Text shown:
+--

Re: (4.3.0) r8152: deadlock related to runtime suspend?

2015-12-07 Thread Peter Wu
On Mon, Dec 07, 2015 at 07:08:50PM +0800, Lu Baolu wrote:
> 
> 
> On 12/07/2015 05:37 PM, Peter Wu wrote:
> > On Mon, Dec 07, 2015 at 05:11:50PM +0800, Lu Baolu wrote:
> >> Hi Peter,
> >>
> >> Have you ever tried disabling auto-pm? Did things go smoothly if auto-pm 
> >> is disabled?
> >>
> >> I always disable usb auto-pm in below way.
> >>
> >> # echo on | tee /sys/bus/usb/devices/*/power/control
> >> # echo on > /sys/bus/pci/devices//power/control
> >>
> >> Thanks,
> >> Baolu
> > Hi Baolu,
> >
> > The deadlock does not seem to occur with auto-PM disabled, but that is a
> > workaround for the issue. The hang can always be reproduced under this
> > test:
> >
> >  - Start a QEMU VM, passing through the USB adapter
> 
> I would suggest you to start with bare metal.
> 
> When you pass through the host controller to a guest VM, you
> probably use IOMMU unit to let hardware access the memory
> directly, but things like pci configure space access, interrupt and
> IO port access still rely on QEMU. This introduces a lot of complexities.

It is a USB device, not a PCI device, so such issues do not apply here
I think.

I have found a possible reason for this lockup. The resume code may
execute napi_disable while napi_enable was not called before. This
autoresume thing happens in the open function which explains why all
other rtnl users are blocked.

Is this a sane analysis?

Kind regards,
Peter

> Thanks,
> Baolu
> 
> >  - This VM boots to a busybox shell with no other services running or
> >udev magic (to reduce interference).
> >  - Enable runtime PM for all devices by default (see script below)
> >  - From the console, invoke "ip link set eth1 up" (eth0 is a virtio
> >adapter).
> >
> > # somewhere in /init after mounting filesystems
> > echo /sbin/hotplug > /proc/sys/kernel/hotplug
> > echo auto | tee  /sys/bus/pci/devices/*/power/control \
> > /sys/bus/usb/devices/*/power/control >/dev/null
> >
> > #!/bin/sh
> > # /sbin/hotplug
> > path="/sys/$DEVPATH/power/control"
> > [ -e "$path" ] || return
> > newval=auto
> > read status < "$path"

+--

Information given:

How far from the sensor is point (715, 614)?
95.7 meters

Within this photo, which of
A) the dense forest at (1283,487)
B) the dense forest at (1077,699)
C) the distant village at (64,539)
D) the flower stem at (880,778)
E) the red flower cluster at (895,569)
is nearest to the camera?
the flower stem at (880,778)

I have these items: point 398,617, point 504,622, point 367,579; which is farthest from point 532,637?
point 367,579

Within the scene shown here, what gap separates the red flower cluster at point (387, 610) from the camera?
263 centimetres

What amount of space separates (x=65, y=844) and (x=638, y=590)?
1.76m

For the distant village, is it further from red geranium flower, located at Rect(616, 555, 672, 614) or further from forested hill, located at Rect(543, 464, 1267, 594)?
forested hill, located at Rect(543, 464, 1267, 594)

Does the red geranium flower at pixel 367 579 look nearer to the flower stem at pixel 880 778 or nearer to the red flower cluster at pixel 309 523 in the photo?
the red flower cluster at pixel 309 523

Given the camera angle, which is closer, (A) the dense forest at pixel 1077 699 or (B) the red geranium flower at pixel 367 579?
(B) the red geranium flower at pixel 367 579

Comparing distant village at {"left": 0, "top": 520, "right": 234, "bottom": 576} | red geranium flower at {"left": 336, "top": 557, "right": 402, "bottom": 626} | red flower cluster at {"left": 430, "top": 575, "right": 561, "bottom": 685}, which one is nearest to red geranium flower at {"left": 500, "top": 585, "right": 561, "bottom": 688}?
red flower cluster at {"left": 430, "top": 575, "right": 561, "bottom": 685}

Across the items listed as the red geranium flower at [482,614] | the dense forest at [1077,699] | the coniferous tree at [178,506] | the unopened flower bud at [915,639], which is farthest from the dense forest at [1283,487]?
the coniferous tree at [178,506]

+--

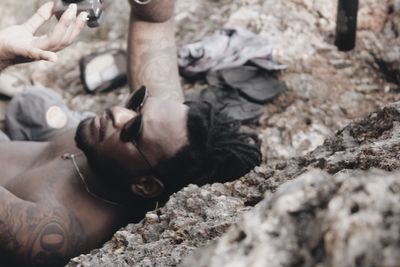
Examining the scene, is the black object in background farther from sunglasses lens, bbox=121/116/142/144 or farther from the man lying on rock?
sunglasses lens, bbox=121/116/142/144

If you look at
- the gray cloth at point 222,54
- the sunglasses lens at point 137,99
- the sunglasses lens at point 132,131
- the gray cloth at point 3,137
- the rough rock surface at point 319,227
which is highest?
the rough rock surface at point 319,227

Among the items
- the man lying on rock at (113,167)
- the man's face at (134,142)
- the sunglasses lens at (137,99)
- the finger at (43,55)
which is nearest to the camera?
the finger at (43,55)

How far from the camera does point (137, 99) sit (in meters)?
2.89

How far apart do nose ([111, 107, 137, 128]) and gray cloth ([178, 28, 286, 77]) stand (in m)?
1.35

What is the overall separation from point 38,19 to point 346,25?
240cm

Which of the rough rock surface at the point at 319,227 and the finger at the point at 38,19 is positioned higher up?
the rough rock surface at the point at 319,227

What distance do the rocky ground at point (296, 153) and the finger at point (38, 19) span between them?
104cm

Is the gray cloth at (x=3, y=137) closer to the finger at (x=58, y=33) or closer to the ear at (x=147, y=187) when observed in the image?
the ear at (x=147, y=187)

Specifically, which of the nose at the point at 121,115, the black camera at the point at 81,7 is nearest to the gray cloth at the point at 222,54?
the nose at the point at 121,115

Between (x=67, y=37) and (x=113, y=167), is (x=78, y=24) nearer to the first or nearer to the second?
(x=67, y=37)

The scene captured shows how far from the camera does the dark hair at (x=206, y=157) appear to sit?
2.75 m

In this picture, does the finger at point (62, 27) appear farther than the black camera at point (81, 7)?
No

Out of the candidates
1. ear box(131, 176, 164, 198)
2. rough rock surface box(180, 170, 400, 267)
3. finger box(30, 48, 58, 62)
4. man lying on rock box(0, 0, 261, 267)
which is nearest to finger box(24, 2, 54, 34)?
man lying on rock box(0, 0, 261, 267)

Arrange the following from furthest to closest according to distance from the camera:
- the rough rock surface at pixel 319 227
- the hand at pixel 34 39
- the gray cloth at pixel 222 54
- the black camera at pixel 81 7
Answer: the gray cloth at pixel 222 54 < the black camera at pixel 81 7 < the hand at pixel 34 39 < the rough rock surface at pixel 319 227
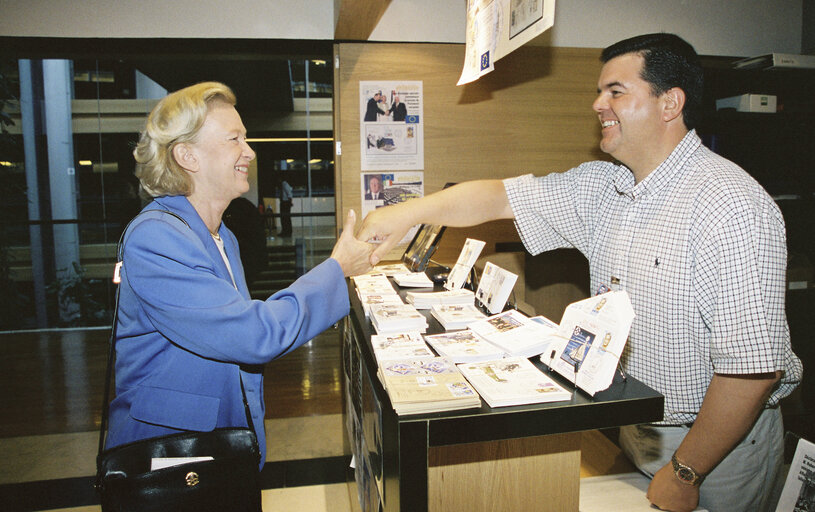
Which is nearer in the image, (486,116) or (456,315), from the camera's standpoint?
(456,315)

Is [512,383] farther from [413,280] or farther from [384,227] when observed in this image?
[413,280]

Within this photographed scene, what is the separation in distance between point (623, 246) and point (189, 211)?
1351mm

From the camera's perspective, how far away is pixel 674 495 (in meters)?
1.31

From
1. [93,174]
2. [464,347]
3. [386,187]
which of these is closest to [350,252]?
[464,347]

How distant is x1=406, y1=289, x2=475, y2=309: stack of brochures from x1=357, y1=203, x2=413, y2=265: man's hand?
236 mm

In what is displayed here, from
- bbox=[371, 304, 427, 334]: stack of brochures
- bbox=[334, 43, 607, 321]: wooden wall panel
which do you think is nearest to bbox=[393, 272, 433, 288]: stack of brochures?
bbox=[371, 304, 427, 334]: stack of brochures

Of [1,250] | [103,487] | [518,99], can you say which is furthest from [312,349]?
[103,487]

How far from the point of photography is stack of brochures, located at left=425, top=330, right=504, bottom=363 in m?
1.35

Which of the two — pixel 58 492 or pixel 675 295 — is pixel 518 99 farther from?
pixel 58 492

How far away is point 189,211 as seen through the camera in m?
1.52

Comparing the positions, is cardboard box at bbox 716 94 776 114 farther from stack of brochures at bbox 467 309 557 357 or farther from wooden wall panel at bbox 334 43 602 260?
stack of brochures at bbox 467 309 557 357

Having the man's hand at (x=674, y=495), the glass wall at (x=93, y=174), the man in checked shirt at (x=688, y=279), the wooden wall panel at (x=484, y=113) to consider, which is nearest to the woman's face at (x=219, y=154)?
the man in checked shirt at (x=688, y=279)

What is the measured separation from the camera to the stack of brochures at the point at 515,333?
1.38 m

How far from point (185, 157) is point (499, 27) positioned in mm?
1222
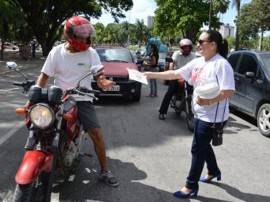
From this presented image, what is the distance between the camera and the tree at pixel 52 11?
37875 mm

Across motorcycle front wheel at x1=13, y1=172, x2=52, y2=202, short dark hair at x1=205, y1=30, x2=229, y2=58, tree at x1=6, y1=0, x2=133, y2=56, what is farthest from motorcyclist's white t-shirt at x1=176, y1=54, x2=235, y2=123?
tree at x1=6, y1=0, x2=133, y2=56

+--

Short exercise 1:
List each step of the test that reproduces the hang, as given in the r8152 deadlock thread.
Short exercise 2:
According to the r8152 deadlock thread, what possible reason for the lockup does Peter Wu find?
Short exercise 3:
From the r8152 deadlock thread, echo the part that opens with the words "Re: (4.3.0) r8152: deadlock" and closes with "in below way.".

Result 1:
- Start a QEMU VM, passing through the USB adapter
- This VM boots to a busybox shell with no other services running or udev magic (to reduce interference).
- Enable runtime PM for all devices by default (see script below)
- From the console, invoke "ip link set eth1 up" (eth0 is a virtio adapter).

Result 2:
The resume code may execute napi_disable while napi_enable was not called before.

Result 3:
Re: (4.3.0) r8152: deadlock related to runtime suspend?

2015-12-07 Thread Peter Wu
On Mon, Dec 07, 2015 at 07:08:50PM +0800, Lu Baolu wrote:
> 
> 
> On 12/07/2015 05:37 PM, Peter Wu wrote:
> > On Mon, Dec 07, 2015 at 05:11:50PM +0800, Lu Baolu wrote:
> >> Hi Peter,
> >>
> >> Have you ever tried disabling auto-pm? Did things go smoothly if auto-pm 
> >> is disabled?
> >>
> >> I always disable usb auto-pm in below way.